Would you retype exactly the lines below, from the one containing "this 612×410 image." through the end of the entries, both ends included, but not the pictures?

*** Opening of Exercise data ***

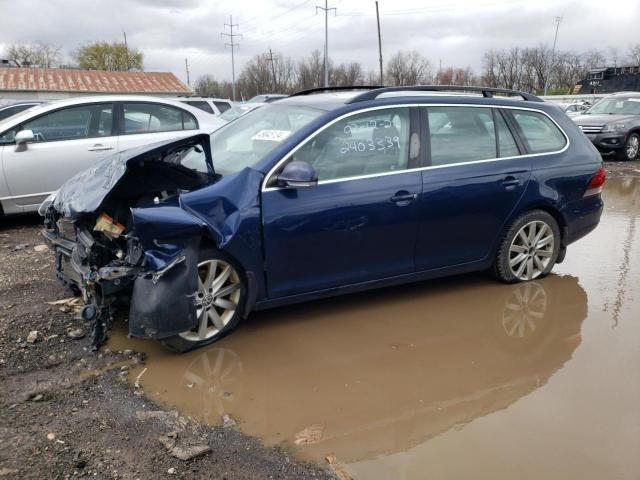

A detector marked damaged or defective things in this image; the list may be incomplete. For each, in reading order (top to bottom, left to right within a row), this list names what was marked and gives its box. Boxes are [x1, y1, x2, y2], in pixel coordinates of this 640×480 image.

shattered headlight [37, 192, 55, 217]
crashed blue wagon [41, 85, 604, 352]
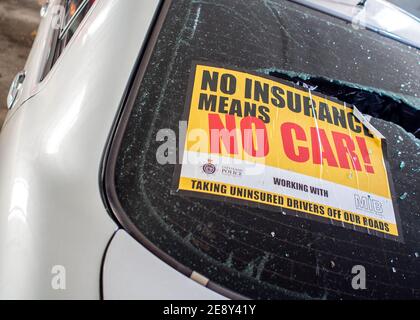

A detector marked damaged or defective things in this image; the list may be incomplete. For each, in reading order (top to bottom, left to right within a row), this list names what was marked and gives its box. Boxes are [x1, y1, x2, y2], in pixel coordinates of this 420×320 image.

cracked rear windshield [111, 0, 420, 300]
shattered windscreen [111, 0, 420, 300]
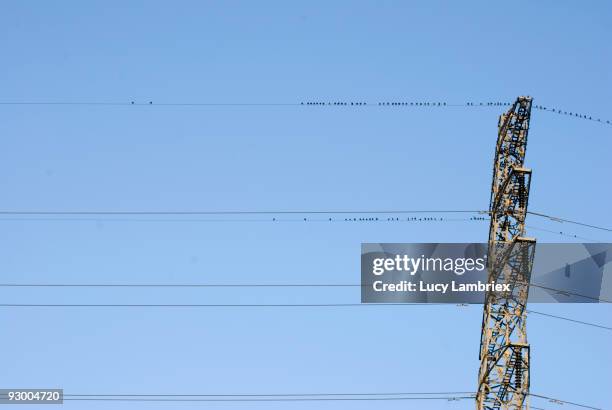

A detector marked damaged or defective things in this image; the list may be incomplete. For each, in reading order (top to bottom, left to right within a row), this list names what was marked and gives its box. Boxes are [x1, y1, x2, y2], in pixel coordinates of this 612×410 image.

rusty metal structure [478, 97, 536, 410]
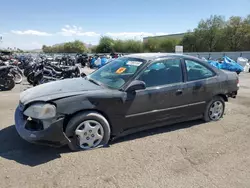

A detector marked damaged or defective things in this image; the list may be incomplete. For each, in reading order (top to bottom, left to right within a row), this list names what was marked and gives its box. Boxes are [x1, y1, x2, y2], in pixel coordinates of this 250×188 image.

exposed headlight housing [23, 102, 56, 119]
damaged front bumper [14, 106, 70, 147]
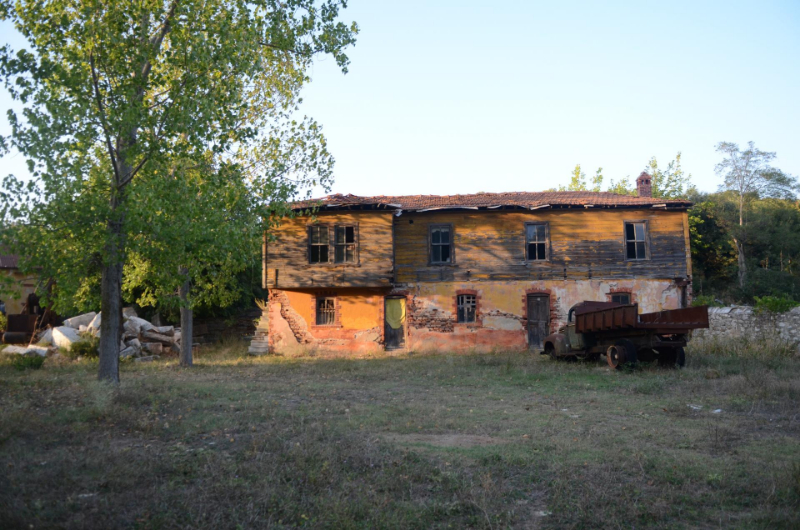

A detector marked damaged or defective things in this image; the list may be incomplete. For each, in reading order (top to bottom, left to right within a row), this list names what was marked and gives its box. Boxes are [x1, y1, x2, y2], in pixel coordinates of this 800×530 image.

broken window [310, 224, 328, 262]
broken window [332, 225, 354, 262]
broken window [428, 224, 454, 262]
broken window [524, 221, 552, 260]
broken window [628, 220, 648, 258]
broken window [316, 294, 334, 324]
broken window [456, 292, 476, 322]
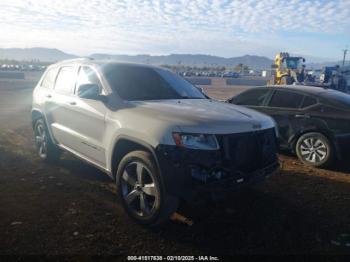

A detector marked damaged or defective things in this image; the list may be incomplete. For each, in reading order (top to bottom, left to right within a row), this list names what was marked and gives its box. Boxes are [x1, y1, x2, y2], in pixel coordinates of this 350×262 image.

dented hood [129, 99, 276, 134]
damaged front bumper [156, 128, 278, 201]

*** Close of Exercise data ***

=== Task answer ===
A detector marked damaged or defective things in this image; the list may be incomplete. For each, in reading order (top to bottom, left to right within a row), this list names what was marked and gives its box. Boxes are [x1, y1, x2, y2], in pixel coordinates of this 612×410 image.

rusty metal structure [478, 97, 536, 410]

A detector marked damaged or defective things in this image; the list may be incomplete. For each, in reading order (top to bottom, left to right within a row), this list names what was marked and gives its box. Boxes are [x1, y1, x2, y2], in pixel coordinates of this 250×188 image.

exposed headlight housing [23, 102, 56, 119]
damaged front bumper [14, 106, 70, 147]

A detector marked damaged or defective things in this image; the list may be incomplete. For each, in reading order (top to bottom, left to right within a row), this list names what was marked and gives its box. Boxes are [x1, y1, x2, y2], in pixel coordinates of this 800×530 image.

broken window [310, 224, 328, 262]
broken window [332, 225, 354, 262]
broken window [428, 224, 454, 262]
broken window [524, 221, 552, 260]
broken window [628, 220, 648, 258]
broken window [316, 294, 334, 324]
broken window [456, 292, 476, 322]

A detector marked damaged or defective things in this image; the list may be incomplete. For each, in reading order (top to bottom, left to right within a row), this list names what was marked and gives its box. Boxes are [x1, y1, x2, y2], in pixel coordinates of this 350×262 image.

dented hood [129, 99, 276, 134]
damaged front bumper [156, 128, 278, 201]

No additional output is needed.